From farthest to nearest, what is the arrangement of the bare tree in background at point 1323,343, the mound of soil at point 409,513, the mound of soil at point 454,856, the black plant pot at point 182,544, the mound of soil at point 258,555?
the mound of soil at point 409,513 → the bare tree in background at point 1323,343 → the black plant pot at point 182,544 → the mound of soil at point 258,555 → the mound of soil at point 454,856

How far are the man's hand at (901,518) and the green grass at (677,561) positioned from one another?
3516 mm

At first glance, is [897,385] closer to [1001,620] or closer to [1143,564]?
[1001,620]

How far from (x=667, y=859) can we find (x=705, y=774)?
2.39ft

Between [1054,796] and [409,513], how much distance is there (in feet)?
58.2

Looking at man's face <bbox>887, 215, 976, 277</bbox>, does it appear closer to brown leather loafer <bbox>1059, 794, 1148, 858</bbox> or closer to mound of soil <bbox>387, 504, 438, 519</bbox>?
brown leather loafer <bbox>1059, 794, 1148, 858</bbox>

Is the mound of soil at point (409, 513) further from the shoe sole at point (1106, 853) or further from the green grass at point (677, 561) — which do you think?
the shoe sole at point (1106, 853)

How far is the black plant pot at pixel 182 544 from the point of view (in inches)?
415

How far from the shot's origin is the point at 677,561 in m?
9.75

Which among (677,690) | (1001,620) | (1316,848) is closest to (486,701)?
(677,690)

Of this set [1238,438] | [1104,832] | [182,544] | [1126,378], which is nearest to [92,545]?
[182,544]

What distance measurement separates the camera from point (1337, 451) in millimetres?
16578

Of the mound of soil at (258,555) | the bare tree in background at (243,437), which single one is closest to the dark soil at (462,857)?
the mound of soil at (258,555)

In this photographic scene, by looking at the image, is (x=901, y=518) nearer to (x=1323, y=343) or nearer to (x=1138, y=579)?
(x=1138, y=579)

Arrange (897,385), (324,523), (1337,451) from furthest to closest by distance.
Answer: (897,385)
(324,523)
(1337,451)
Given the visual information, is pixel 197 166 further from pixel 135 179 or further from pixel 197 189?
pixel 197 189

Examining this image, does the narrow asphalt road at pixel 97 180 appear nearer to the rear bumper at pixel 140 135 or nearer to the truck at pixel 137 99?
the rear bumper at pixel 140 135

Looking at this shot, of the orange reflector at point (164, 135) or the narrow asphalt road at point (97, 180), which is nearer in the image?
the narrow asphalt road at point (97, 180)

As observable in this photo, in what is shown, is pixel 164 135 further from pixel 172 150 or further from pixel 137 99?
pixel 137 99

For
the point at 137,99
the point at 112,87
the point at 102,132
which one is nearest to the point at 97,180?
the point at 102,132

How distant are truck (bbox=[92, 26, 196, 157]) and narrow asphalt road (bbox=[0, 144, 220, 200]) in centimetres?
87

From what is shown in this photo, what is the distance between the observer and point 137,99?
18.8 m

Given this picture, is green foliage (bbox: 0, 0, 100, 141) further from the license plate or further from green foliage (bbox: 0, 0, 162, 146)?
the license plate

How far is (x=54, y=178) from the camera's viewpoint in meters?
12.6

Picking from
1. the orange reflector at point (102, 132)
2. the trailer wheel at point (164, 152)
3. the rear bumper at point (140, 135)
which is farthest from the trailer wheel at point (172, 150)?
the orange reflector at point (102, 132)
──────────────────────────────
Copy each line of the data above without altering a single character.

▶ [ANSWER TO THIS EXERCISE]:
From farthest to nearest, what is the arrangement of the bare tree in background at point 1323,343, the mound of soil at point 409,513, the mound of soil at point 454,856, the black plant pot at point 182,544, the mound of soil at point 258,555?
the mound of soil at point 409,513 → the bare tree in background at point 1323,343 → the black plant pot at point 182,544 → the mound of soil at point 258,555 → the mound of soil at point 454,856

How far are the man's hand at (901,518) and the green grass at (677,561) positioned from one another?
3516 mm

At first glance, is [897,385] closer to [1001,620] or closer to [1143,564]?
[1001,620]

How far from (x=667, y=859) can we find (x=705, y=774)?
2.39ft

Between [1054,796] and [409,513], how much distance is there (in feet)?
58.2

Looking at man's face <bbox>887, 215, 976, 277</bbox>, does it appear closer to brown leather loafer <bbox>1059, 794, 1148, 858</bbox> or closer to mound of soil <bbox>387, 504, 438, 519</bbox>?
brown leather loafer <bbox>1059, 794, 1148, 858</bbox>

Is the mound of soil at point (409, 513) further from the shoe sole at point (1106, 853) or further from the green grass at point (677, 561) — which do you think?
the shoe sole at point (1106, 853)

How far is the black plant pot at pixel 182 544 from the point of view (in inches)?
415

How far from the shot's origin is the point at 677,561 in m?
9.75

Which among (677,690) | (1001,620) | (1316,848) is closest to (486,701)?
(677,690)

Of this set [1238,438] | [1104,832] | [182,544] | [1126,378], which is nearest to [92,545]?
[182,544]

What distance measurement separates the camera from point (1337, 451) in millimetres?
16578

Of the mound of soil at (258,555) | the bare tree in background at (243,437), which single one is closest to the dark soil at (462,857)?
the mound of soil at (258,555)

In this photographic scene, by looking at the image, is (x=901, y=518) nearer to (x=1323, y=343) or nearer to (x=1138, y=579)?
(x=1138, y=579)

Arrange (897,385), (324,523), (1337,451) from furthest to closest by distance.
Answer: (897,385)
(324,523)
(1337,451)
Given the visual information, is pixel 197 166 further from pixel 135 179 or further from pixel 197 189?
pixel 197 189

Examining this image, does the narrow asphalt road at pixel 97 180 appear nearer to the rear bumper at pixel 140 135 or nearer to the truck at pixel 137 99?
the rear bumper at pixel 140 135

Looking at this shot, of the orange reflector at point (164, 135) or the narrow asphalt road at point (97, 180), which is nearer in the image?
the narrow asphalt road at point (97, 180)

As observable in this photo, in what is shown, is pixel 164 135 further from pixel 172 150 or further from pixel 137 99?
pixel 137 99

For
the point at 137,99
the point at 112,87
the point at 102,132
which one is nearest to the point at 97,180?
the point at 102,132

How distant are truck (bbox=[92, 26, 196, 157]) and narrow asphalt road (bbox=[0, 144, 220, 200]) in centimetres?
87

From what is shown in this photo, what is the distance between the observer and point 137,99?
18.8 m

Given this picture, is green foliage (bbox: 0, 0, 100, 141) further from the license plate or further from green foliage (bbox: 0, 0, 162, 146)?
the license plate

How far is (x=54, y=178) from the camera's viewpoint in meters?
12.6

Picking from
1. the orange reflector at point (102, 132)
2. the trailer wheel at point (164, 152)
3. the rear bumper at point (140, 135)
which is farthest from the trailer wheel at point (172, 150)?
the orange reflector at point (102, 132)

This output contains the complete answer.